> [Provided text]:
━━━━━━━━
According to Merriam-Webster, the definition of accountability is: “an obligation or willingness to accept responsibility or to account for one’s actions.”
While this definition provides some insight, leadership expert and best-selling author Simon Sinek gets to the heart of accountability best. In an interview with Capture Your Flag, he explains: “We are not accountable to ourselves. We are accountable to others. As social animals, we feel a responsibility to each other.” Making excuses for behaviors and actions naturally becomes more difficult when the happiness or livelihood of someone you care about is on the line.
Why is Accountability Important?
With this definition in mind, the impact of accountability becomes clear. Accountability is important because it builds trust, support, and bonds with people you care about. In business, a team can’t thrive without a culture of accountability, because it’s the glue that keeps everyone working together toward a collective, defined organizational mission.
As Patrick Lencioni writes in The Five Dysfunctions of a Team, “Once we achieve clarity and buy-in, it is then that we have to hold each other accountable for what we sign up to do, for high standards of performance and behavior. And as simple as that sounds, most executives hate to do it, especially when it comes to a peer’s behavior.”
The Benefits of Accountability in the Workplace
Modeling and teaching accountability as a positive and healthy part of company culture helps leaders reclaim the true concept. Instead of regarding it as a source of shame or negative criticism, the team quickly begins to understand what accountability really is, and when and how to use it.
By doing so, employers can help people change their perception of what it means to hold themselves and others accountable. As a result, the whole company reaps the benefits of a workplace where accountability is the status quo.
For example, the benefits of accountability at work are:
- Eliminating the facade of perfectionism
- Creating a team that takes ownership of their responsibilities
- Meeting marks of high-performance
- Opening communication lines by providing consistent feedback
- Encouraging more emotionally intelligent conversations and interactions
- Building stronger bonds within the group
- Increasing engagement among individual employees
How do Companies Create a Culture of Accountability?
1. Accountability starts at the top.
Research from Harvard Business Review discovered one out of every two managers is weak in the area of accountability. When business owners and executives don’t model this behavior in an appropriate manner, employees follow suit. In Gallup’s, It’s the Manager, Jim Clifton and Jim Harter explain, “Leaders need to be the first to model these demands because their behavior dictates what employees interpret as a real expectation.”
2. Accountability increases with consistency.
Accountability requires consistent behavior and action. When repeated, ownership and responsibility only become stronger. That’s why it’s so important for business leaders and their direct reports to regularly interact with one another. One-on-one time ensures employers and employees consistently receive what they need from each other. For example, this could look like setting aside 15 minutes to meet at the end of a workday for questions, support, and feedback. During these meetings, it’s the leader’s responsibility to make sure team members have what they need to succeed. Additionally, employees feel accountable for showing up to the meeting prepared with progress updates, questions, or requests for help.
━━━━━━━━
> [Provided information]:
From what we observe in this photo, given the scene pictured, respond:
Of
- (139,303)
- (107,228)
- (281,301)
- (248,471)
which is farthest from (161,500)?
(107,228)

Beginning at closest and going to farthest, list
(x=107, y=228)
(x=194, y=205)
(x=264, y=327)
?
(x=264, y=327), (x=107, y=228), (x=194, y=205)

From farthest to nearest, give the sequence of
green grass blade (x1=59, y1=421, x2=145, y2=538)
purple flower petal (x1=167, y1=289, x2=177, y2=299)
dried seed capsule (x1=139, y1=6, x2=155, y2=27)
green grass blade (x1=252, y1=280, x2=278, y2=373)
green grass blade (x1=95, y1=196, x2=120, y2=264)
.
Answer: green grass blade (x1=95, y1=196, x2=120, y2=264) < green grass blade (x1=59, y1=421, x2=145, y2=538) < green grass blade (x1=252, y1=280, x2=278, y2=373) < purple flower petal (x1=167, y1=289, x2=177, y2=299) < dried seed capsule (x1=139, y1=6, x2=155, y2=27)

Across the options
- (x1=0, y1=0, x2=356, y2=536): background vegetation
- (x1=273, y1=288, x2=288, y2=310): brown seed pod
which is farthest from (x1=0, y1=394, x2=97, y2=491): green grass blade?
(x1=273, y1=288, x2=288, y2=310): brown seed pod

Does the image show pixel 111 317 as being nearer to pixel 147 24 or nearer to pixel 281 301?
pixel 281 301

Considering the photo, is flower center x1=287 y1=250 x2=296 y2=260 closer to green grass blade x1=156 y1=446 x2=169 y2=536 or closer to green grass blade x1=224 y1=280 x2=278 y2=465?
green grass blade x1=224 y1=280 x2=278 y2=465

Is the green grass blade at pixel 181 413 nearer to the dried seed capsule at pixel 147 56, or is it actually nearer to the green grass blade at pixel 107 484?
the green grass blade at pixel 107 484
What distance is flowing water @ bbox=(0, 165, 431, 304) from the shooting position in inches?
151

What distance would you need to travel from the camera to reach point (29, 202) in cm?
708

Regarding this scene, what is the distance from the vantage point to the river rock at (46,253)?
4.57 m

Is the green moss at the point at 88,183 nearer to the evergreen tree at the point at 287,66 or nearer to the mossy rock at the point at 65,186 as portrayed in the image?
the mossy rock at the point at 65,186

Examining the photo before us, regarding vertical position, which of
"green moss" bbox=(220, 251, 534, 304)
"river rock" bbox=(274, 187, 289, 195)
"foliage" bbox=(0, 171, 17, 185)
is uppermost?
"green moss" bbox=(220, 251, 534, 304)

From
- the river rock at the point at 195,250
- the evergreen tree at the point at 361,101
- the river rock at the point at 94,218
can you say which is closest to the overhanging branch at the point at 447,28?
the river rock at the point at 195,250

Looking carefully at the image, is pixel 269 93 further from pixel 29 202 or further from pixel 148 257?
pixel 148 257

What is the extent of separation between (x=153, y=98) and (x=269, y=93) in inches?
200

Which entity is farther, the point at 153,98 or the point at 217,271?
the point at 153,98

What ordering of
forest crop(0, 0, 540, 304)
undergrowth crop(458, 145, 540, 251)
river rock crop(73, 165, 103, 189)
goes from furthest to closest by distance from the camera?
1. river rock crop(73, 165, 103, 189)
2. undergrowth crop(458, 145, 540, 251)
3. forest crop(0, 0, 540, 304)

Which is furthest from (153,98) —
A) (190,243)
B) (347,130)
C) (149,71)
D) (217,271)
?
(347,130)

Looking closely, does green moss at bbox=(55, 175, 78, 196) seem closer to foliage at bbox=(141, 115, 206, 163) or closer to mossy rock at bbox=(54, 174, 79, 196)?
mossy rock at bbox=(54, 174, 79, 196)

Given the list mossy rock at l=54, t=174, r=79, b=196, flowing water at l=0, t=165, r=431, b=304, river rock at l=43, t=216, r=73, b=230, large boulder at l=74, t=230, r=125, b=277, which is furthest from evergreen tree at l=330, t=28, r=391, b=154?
━━━━━━━━
> [Work required]:
In the accountability passage, what proportion of managers did Harvard Business Review research find to be weak in accountability? The data have no connection to the accountability passage.

> [Solution for this exercise]:
One out of every two managers.